Marcia Jarmel is a director, producer, and long-standing member of the Bay Area documentary community. She was born and raised in suburban New Jersey and attended high school and college in Boulder, Colorado, where she studied journalism. She learned filmmaking through hands-on experience working on others people's projects. She moved to the Bay Area in 1988 and six years later, co-founded the San Francisco-based production company, PatchWorks Films, with husband-collaborator Ken Schneider.
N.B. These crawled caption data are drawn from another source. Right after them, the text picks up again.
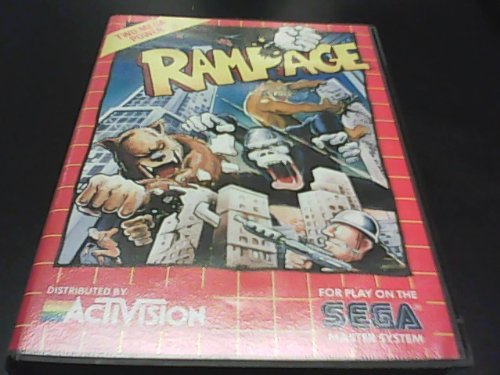 RAMPAGE - SEGA MASTER SYSTEM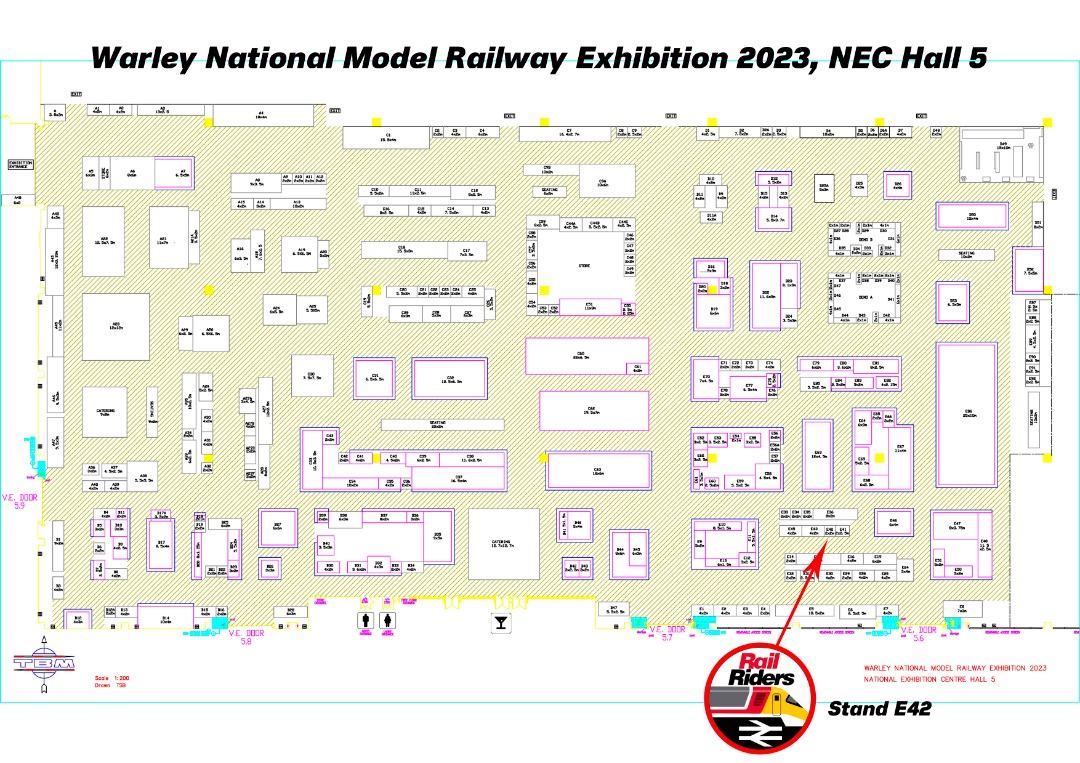 Rail Riders on Train Siding: We're in the final stages of getting ready for this weekends exhibition where we will launch our 2024 Railway Show!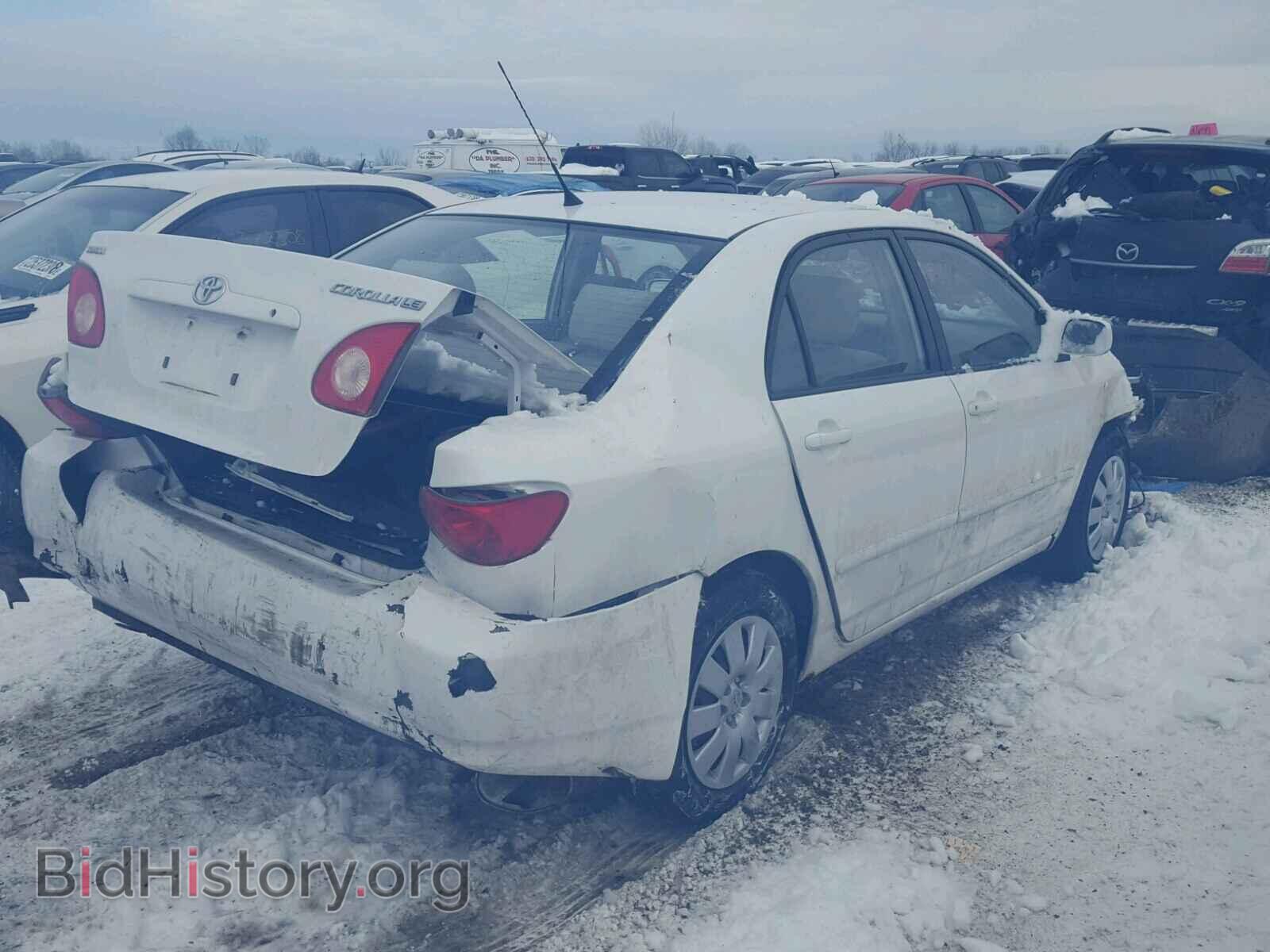 2003 TOYOTA COROLLA - VIN: JTDBR32E432005140 - Фото 4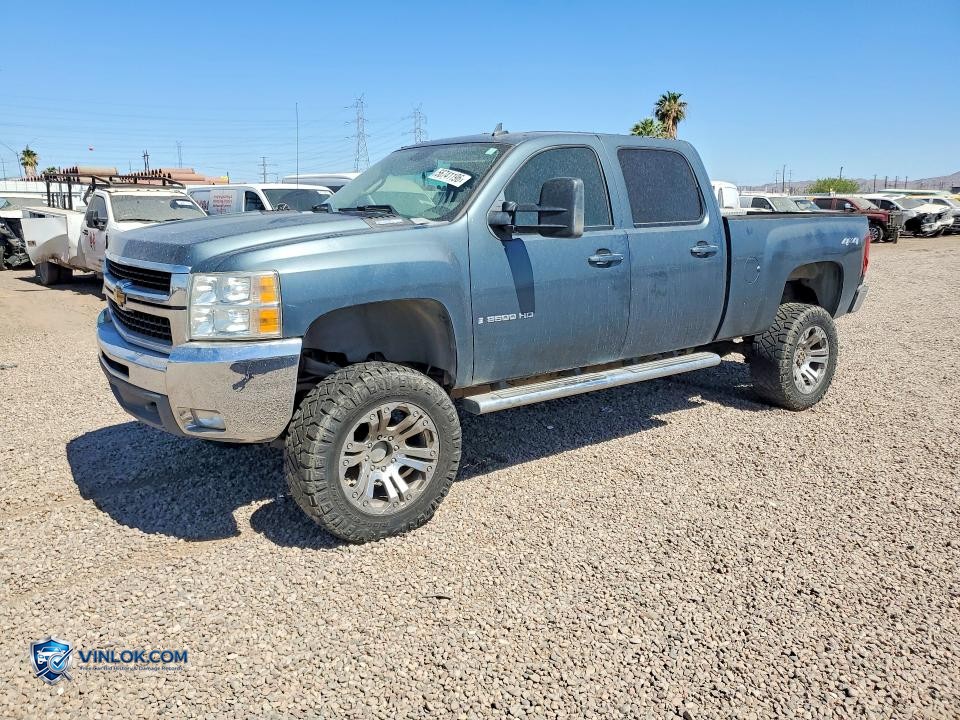 2008 CHEVROLET SILVERADO 2500HD – Lot 56741196 auction photo
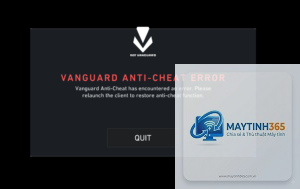 valorant bị lỗi anti cheat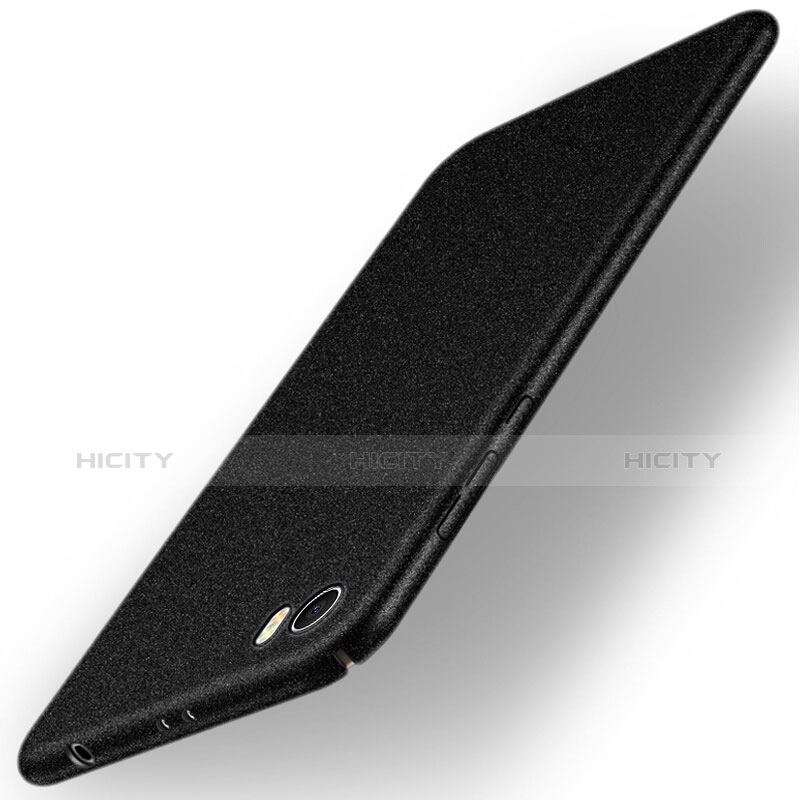 Coque Plastique Rigide Sables Mouvants pour Xiaomi Mi 5 Noir Plus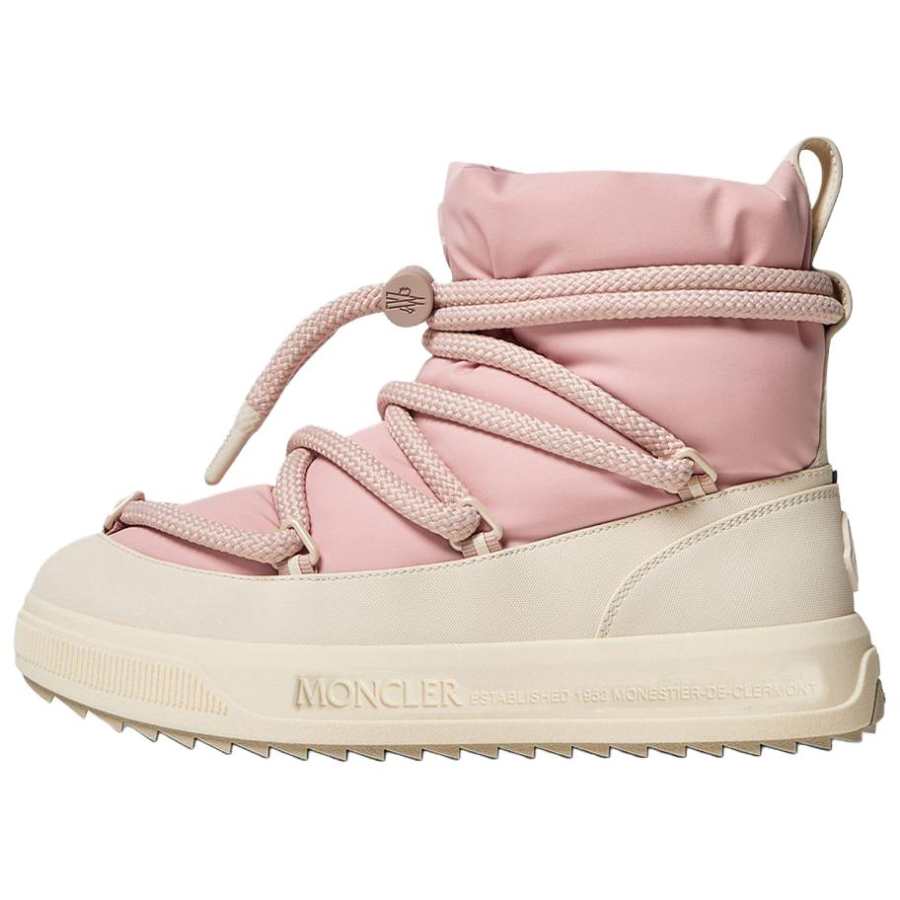 Moncler Altive Mid 16cm Snow Boots 4.2cm Women's Pink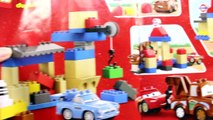 Disney Pixar Cars Lego Duplo Big Bentley Playset Lightning McQueen Mater Batman Joker Finn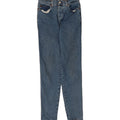 VINTAGE Womens Skinny Jeans W25 L29 Blue Vintage Vintage and Second-Hand Vintage from Messina Hembry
She has directed, produced, and managed impact for their films ever since.

== Filmography ==

| Year | Title | Role |
|---|---|---|
| 1990 | Berkeley in the Sixties (documentary) | Assistant producer |
| 1997 | The Return of Sarah's Daughters (documentary) | Director, screenwriter, producer |
| 2000 | Born in the U.S.A. (documentary) | Director, producer |
| 2009 | Speaking in Tongues (documentary) | Director, producer |
| 2013 | 50 Children: The Rescue Mission of Mr. and Mrs. Kraus (documentary) | Consulting producer |
| 2013 | Open the Classroom Door (documentary short) | Director |
| 2014 | Havana Curveball (documentary) | Director, producer |
| 2016 | The Wheel of Life (documentary short) | Director, producer |
| 2019 | It's Only Rock n' Roll (documentary short) | Director, producer |
| 2021 | What You'll Remember (documentary short) | Producer |
| 2021 | Los Hermanos/The Brothers (documentary) | Director, producer |

== Awards and fellowships ==
Marcia Jarmel has been honored with residencies with BAVC Media Maker, Working Films, SFFilmm, and Kopkind Colony. Her films have broadcast on PBS and won numerous awards in the festival circuit. She most recently co-directed and co-produced, Los Hermanos/The Brothers, which won Best Documentary at the WoodStock Film Festival and was nominated for an Imagen Award.